In all the years I was married to a Czechoslovakian I learned a few Czech words. Bumbershoot is one of those words. I really don’t think it is a true Czech word. I rather believe it is a word his grandmother used. I think it is the cutest word. Bumbershoot. Just makes you smile when you say it. Okay it makes me smile. Of course I learned some of “those” words too. But! Yes an off colored “but.” I will not go into those words as some of them even make my face red. I just want to talk about bumbershoots.

I was in a new store recently in Eureka as it was the first day they were open. It is a cute antique store, Afterlife Antiques and Oddities, and among all goodies on display and for sale along with a stuffed raccoon eating from a box of junior mints, he’s aptly named, Junior Mints, were some old umbrellas, aka bumbershoots. Yes a bumbershoot is an umbrella. In the store a quick discussion came up about opening an umbrella while inside.

Superstitions are interesting to say the least. I’m among those who both believe and don’t believe in superstitions. To some extend I think most people find it all phooey. If you think about it though, the bad luck stories of black cats and walking under a ladder had to come from somewhere. I mean you can’t just make that stuff up. Or can you? A wonderment for sure.

Is it that you can’t come into a house with an open umbrella or is it that you can’t open it before you go outside? Both could be met with distain from the lady of the house. Coming into a house to get out of a rain storm where it’s raining hard enough to need an umbrella you risk getting the floor wet? A wet floor might lead to a slip and fall. Truly unlucky. On the other hand, opening an umbrella inside to keep rain from landing on your noggin when you step outside? Well let’s see. First off I can see opening a big ole thing with sticky out parts could put an eye out, as all mothers would say about BB guns. If you are in some fancy house with breakables near the door your bumbershoot could knock over some priceless do-dad handed down from the nearest five and dime store. Or something from great aunt Matilda who brought it over on the second ship after the Mayflower. Which ever kind of friends and family you have. Mine is of the five and dime family.

Do superstitions about umbrellas cover parasols too? The frilly little things ladies used to keep the sun off their delicate faces while they fluffed at themselves by waving a hankie under their chins. Oh and do the superstitions also include those hats that you can buy that have little umbrellas attached to them. Those hats you are most likely to see at a baseball game where they’re worn to keep the sun at bay from red faced fans. I do believe that the attached umbrellas on those umbrella topped hats have been detonated to full openness more than once inside a home.

I just talked to a friend who tried to school me that bumbershoot is a British slang word. No way. I shall still think of it as a grandma Machacek Czech word. It’s all in what you want and feel. I feel it is bad luck to open a bumbershoot inside a house. Then again I would rather go outside and dance in the rain instead of trying to keep it off my head. I mean, have you ever washed your hair with rain water? There was a reason people kept a “rain barrel” under the eaves of a house.

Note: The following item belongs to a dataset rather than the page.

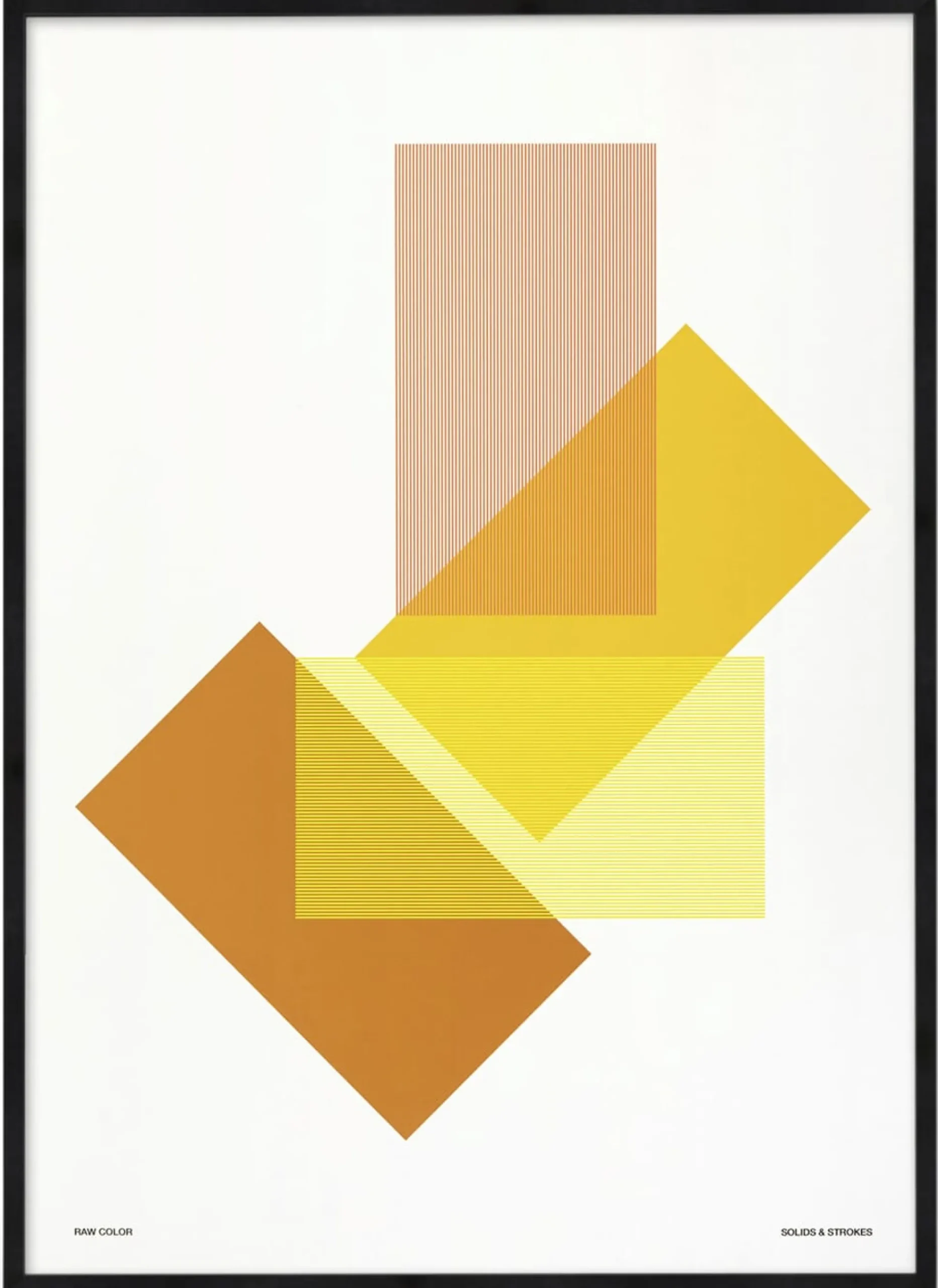 Bilderrahmen Alpha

Of course I also believe that climbing the north side of a tree, while the sun is in the last hours of a summer day will result in a fall and a broken appendage.  Maybe not from falling out of that particular tree but at some point in your life.  Hey who said you couldn’t make this stuff up?

Dance in the rain, climb the north side of a tree, cross the path of a black cat. But for goodness sakes do not pick up a penny that is tails up until you turn it over and rub it on the ground first to rub off all the bad luck. Especially when it’s raining and you are carrying an open bumbershoot.